After misplacing about 7,000 pages of documents for several months, the State Department is now asking a federal judge for more time to release former Secretary of State Hillary Clinton’s emails, blaming the blizzard currently slamming Washington.
Lawyers for the department asked Judge Rudolph Contreras on Friday if State can release some of Clinton’s emails on February 29, one month after it was initially supposed to turn over the last of the documents. That would also result in many emails not becoming public until after the Iowa caucuses and New Hampshire and South Carolina primaries.
Contreras had ordered the State Department to stick to a monthly production schedule for the emails last May in response to a Freedom of Information Act Lawsuit brought by journalist Jason Leopold.
“Because the Clinton email team must perform its work onsite … this storm will disrupt the Clinton email team’s current plans to work a significant number of hours throughout the upcoming weekend and could affect the number of documents that can be produced on January 29, 2016,” State’s lawyers wrote.
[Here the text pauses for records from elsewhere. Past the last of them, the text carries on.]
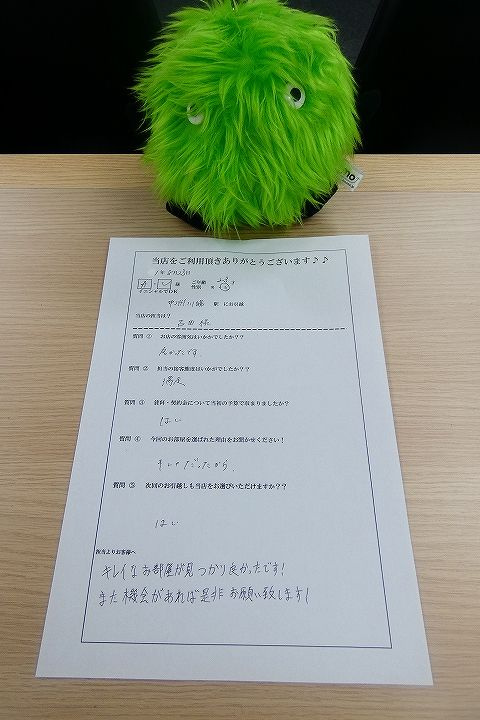 A・U様　中洲川端駅へお引越し♪♪の画像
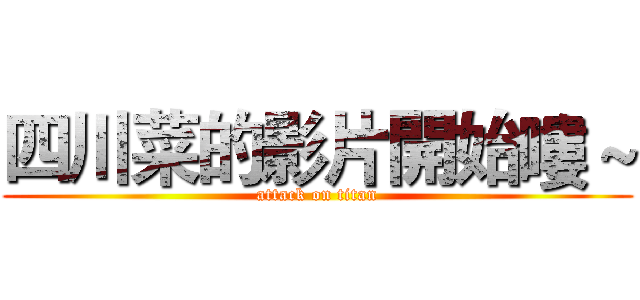 四川菜的影片開始嘍～ (attack on titan)
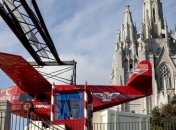 Открытие парка аттракционов "Тибидабо" в Барселоне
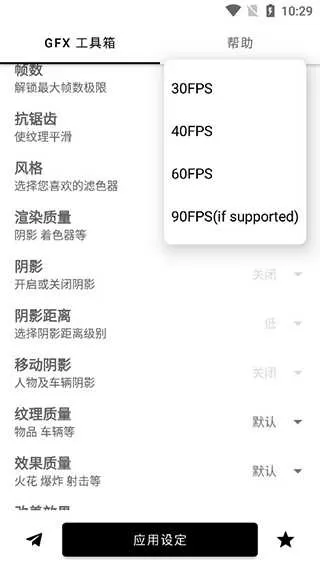 gfx工具箱官方正版-gfx工具箱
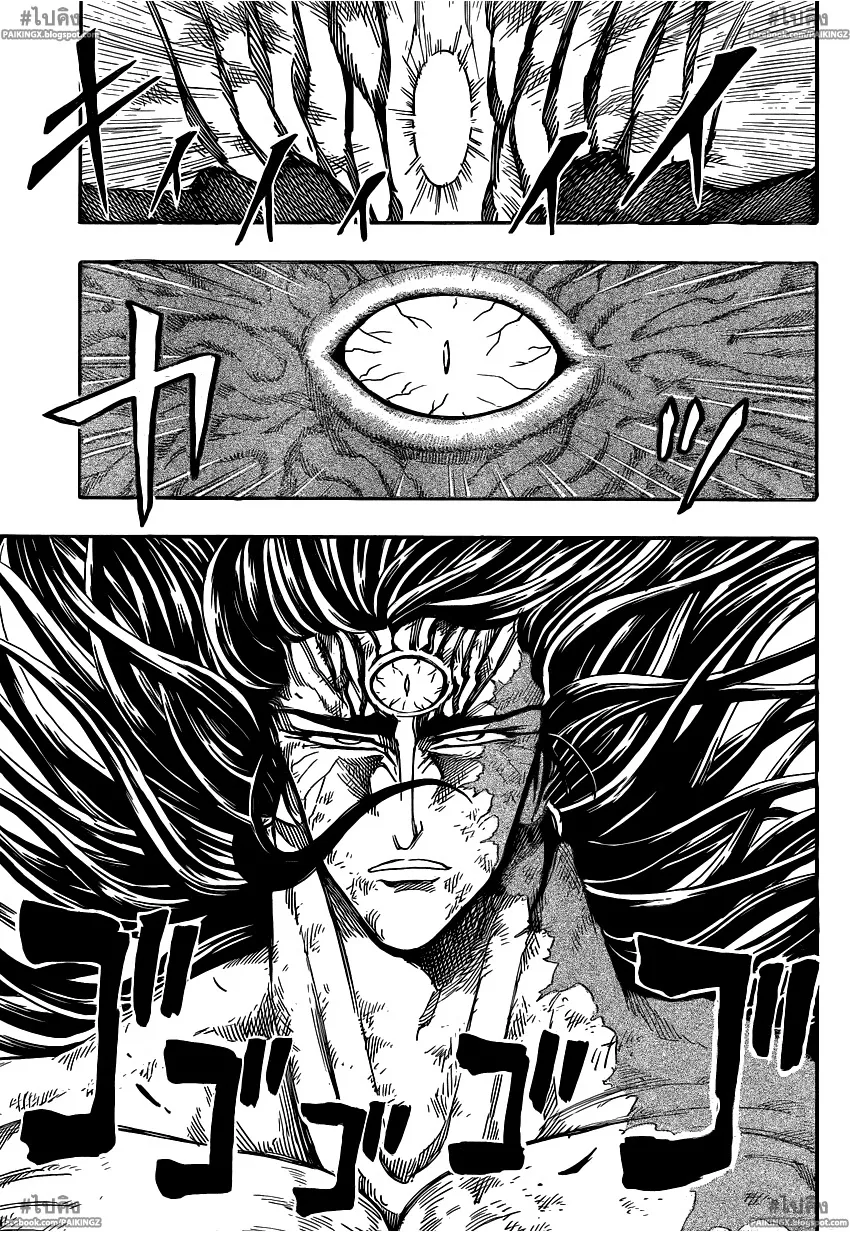 Toriko - หน้า 5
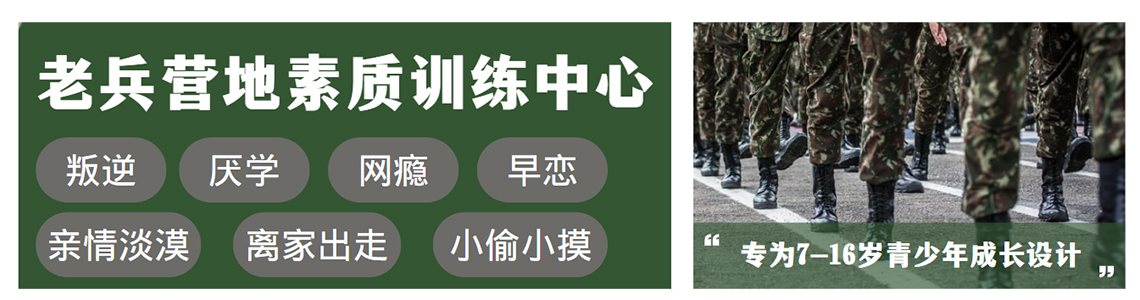 老兵营逆袭教育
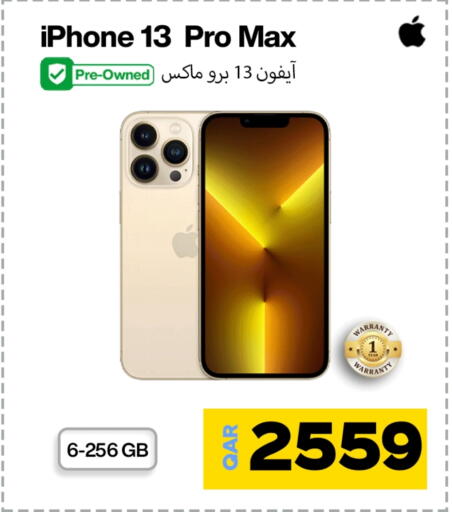 APPLE iPhone 13 available at Doha Link in Qatar - Al Shamal
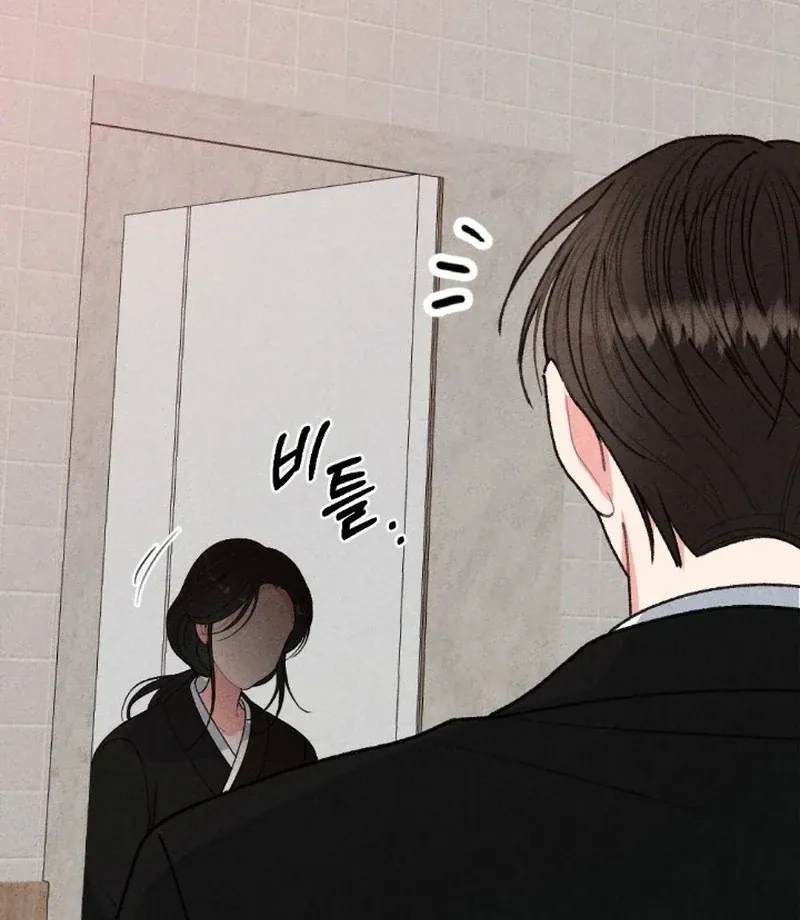 Marriage Trigger Chapter 7 page 47 - 
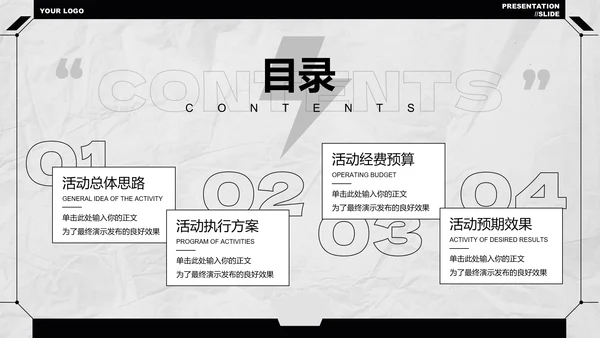 黑白极简风短视频运营方案PPT演示模板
Ryan James, a lawyer representing Leopold, told CNN Friday: “It’s baffling why State needs a month to make up for only three days of snow-related office closures.”
The final batch of emails include some of the most sensitive ones, such emails that have been flagged for further review by the intelligence community, which is involved in vetting the emails for public release, Deputy State Department Spokesman Mark Toner acknowledged.
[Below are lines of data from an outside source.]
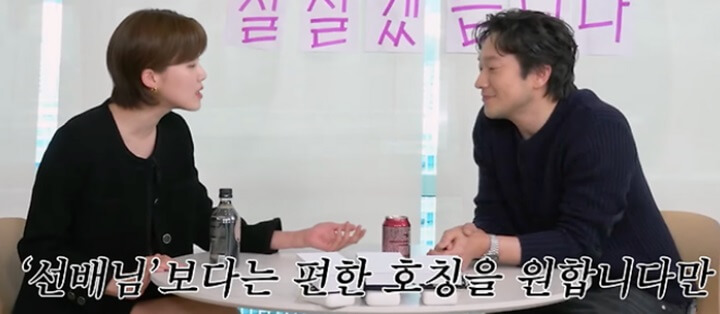 테오-살롱드립2:-손석구-장도연-케미-폭발,-너무-잘-어울려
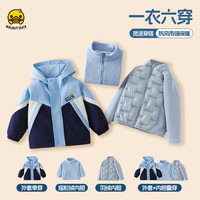 WALNUT DUCK 小黄鸭  儿童蓝色外套+蓝摇粒绒内胆+蓝羽绒服内胆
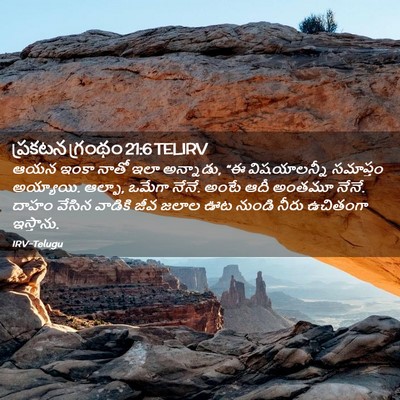 Picture 02 - ప్రకటన గ్రంథం 21:6 TELIRV - ఆయన ఇంకా నాతో ఇలా - Bible Verse Picture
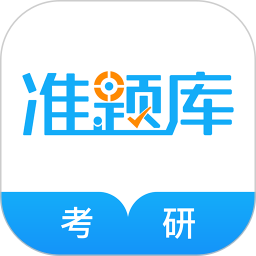 考研准题库软件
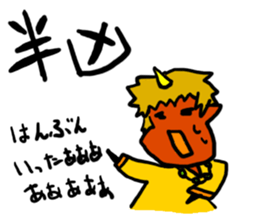 NEET's Imp sticker #12397844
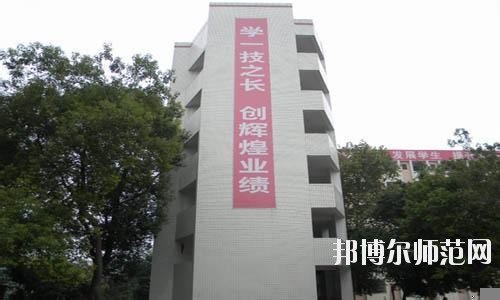 四川武勝幼兒師范職業(yè)中專學(xué)校2020年有哪些專業(yè)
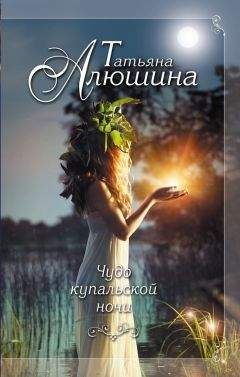 Татьяна Алюшина - Чудо купальской ночи - Читать 📖 Читать онлайн 👀 Читаемые книги читать онлайн бесплатно 🔥 booksread-online.com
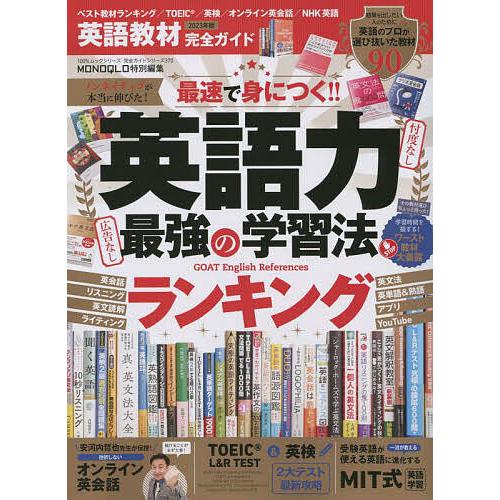 英語教材完全ガイド 2023年版/旅行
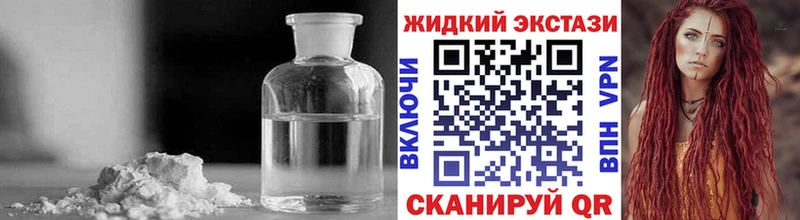 Купить  Сланцы  БУТИРАТ бутик 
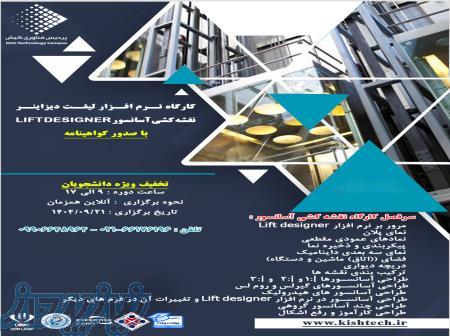 کارگاه نرم افزار لیفت دیزاینر نقشه کشی آسانسور LIFT DESIGNER 
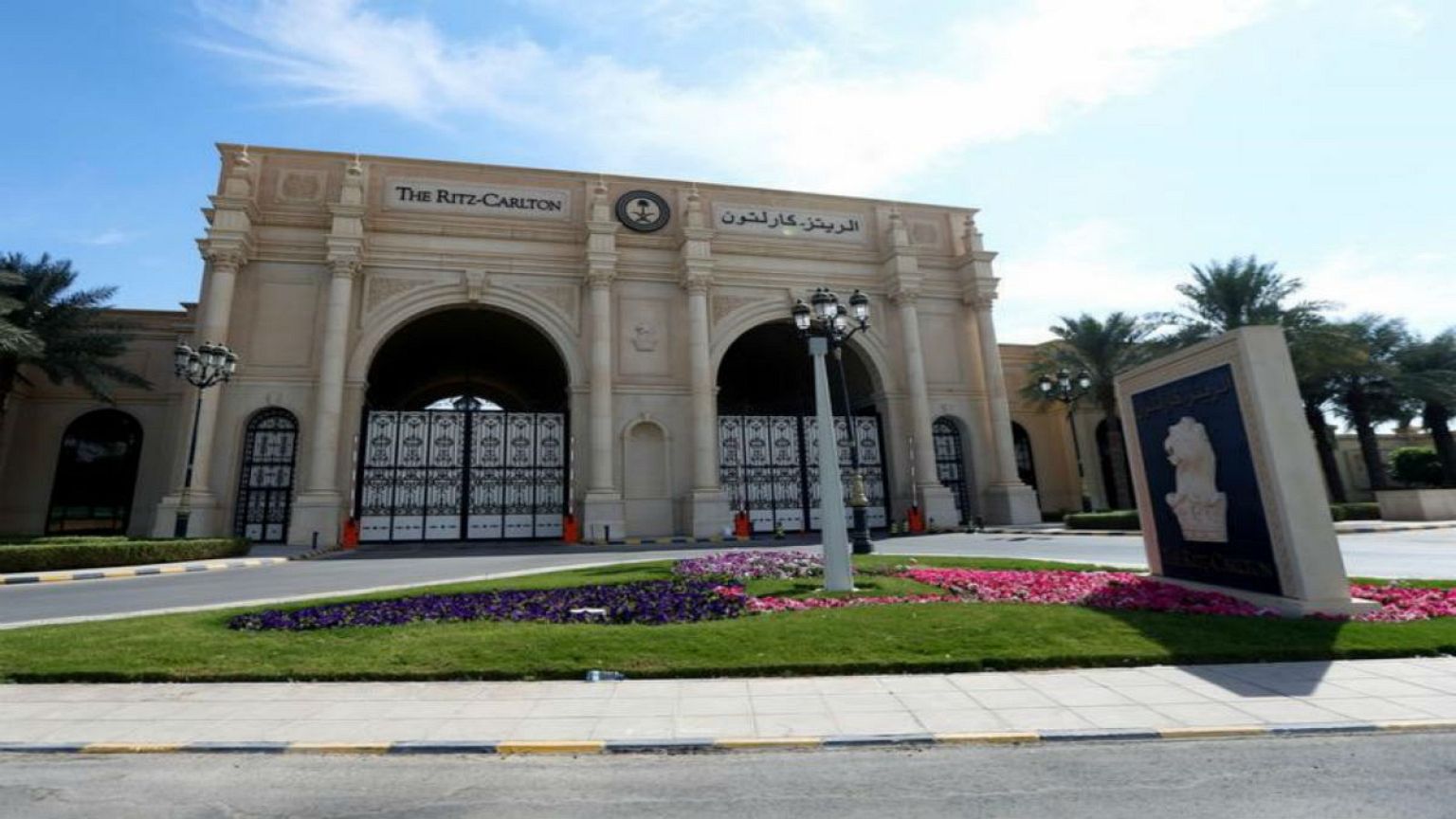 السلطات السعودية تطلق سراح جميع المحتجزين من فندق ريتز كارلتون في الرياض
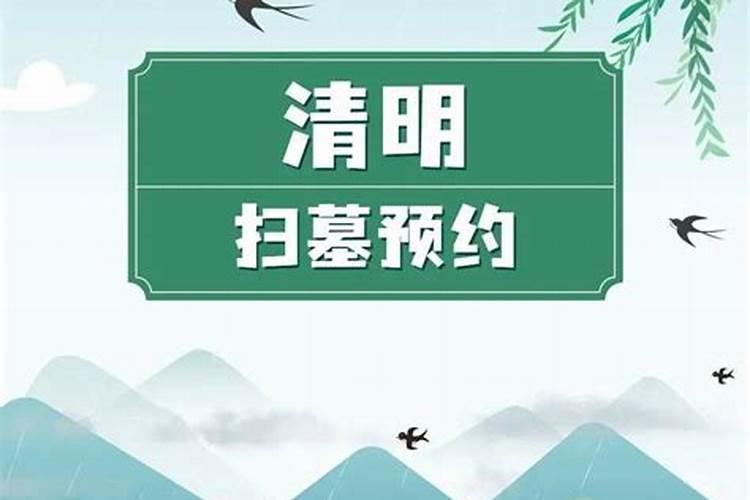 梦见吃了白鱼的预兆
Toner said State still plans to release documents next week as planned, but are not able to get all of the remaining emails — over 9,000 pages worth — out by that date.
“The production on January 29th will not meet the Court’s goal of producing the remaining emails from former Secretary Clinton,” Toner said, “but we will strive to produce as many documents as possible on that day. “
“Should this request for an extension be granted, the remainder of the approximately 55,000 pages would be posted in February,” he added.
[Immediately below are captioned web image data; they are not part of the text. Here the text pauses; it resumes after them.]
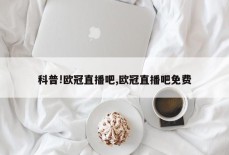 科普!欧冠直播吧,欧冠直播吧免费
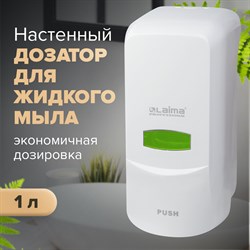 Дозатор для жидкого мыла LAIMA PROFESSIONAL CLASSIC, НАЛИВНОЙ, 1 л, белый, ABS-пластик, 601424 101010601424 - фото 10696474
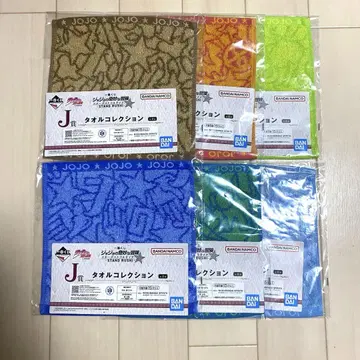 죠죠 제일복권 J상 타월 묶음 판매
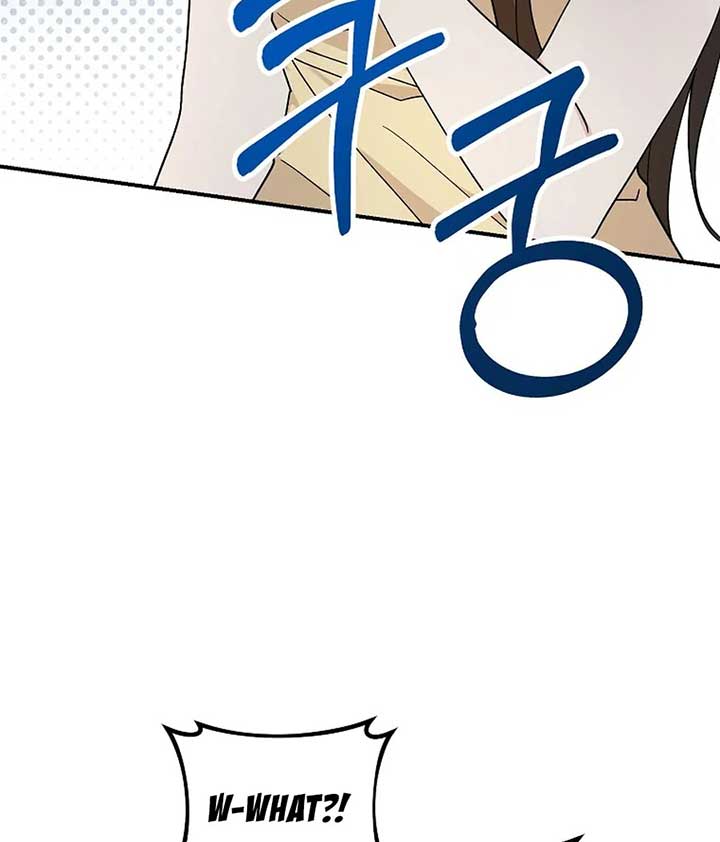 Her Happy Ending Strategy Chapter 1 919 ch 1 117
The development comes just days after a leaked letter from the intelligence community’s inspector general revealed that “several dozen” of Clinton’s emails contain such information, but Toner denied there was a connection between those claims at the current delay.
“The cause of this delay is not due to any ongoing discussion about classification that has been in the news as of late,” he said.
Additional documents found for review
In its request for extension, the State Department’s lawyers say an oversight by their own reviewers is partially to blame for the delay, because a “number of pages” that required additional review by the interagency team were never actually sent out for review.
After discovering the issue, the filing says, they had to send 7,254 pages of emails to the “appropriate agencies.”
That delivery was then delayed once again, according to the filing, by the snowstorm that currently has the Washington area bunkered down, with federal agencies closing at noon on Friday.
The State Department now plans to finish delivering those documents “next week.”
Excluding these documents, the State Department says it will be able to release all other remaining emails — about 2,000 — by the original January 29 deadline.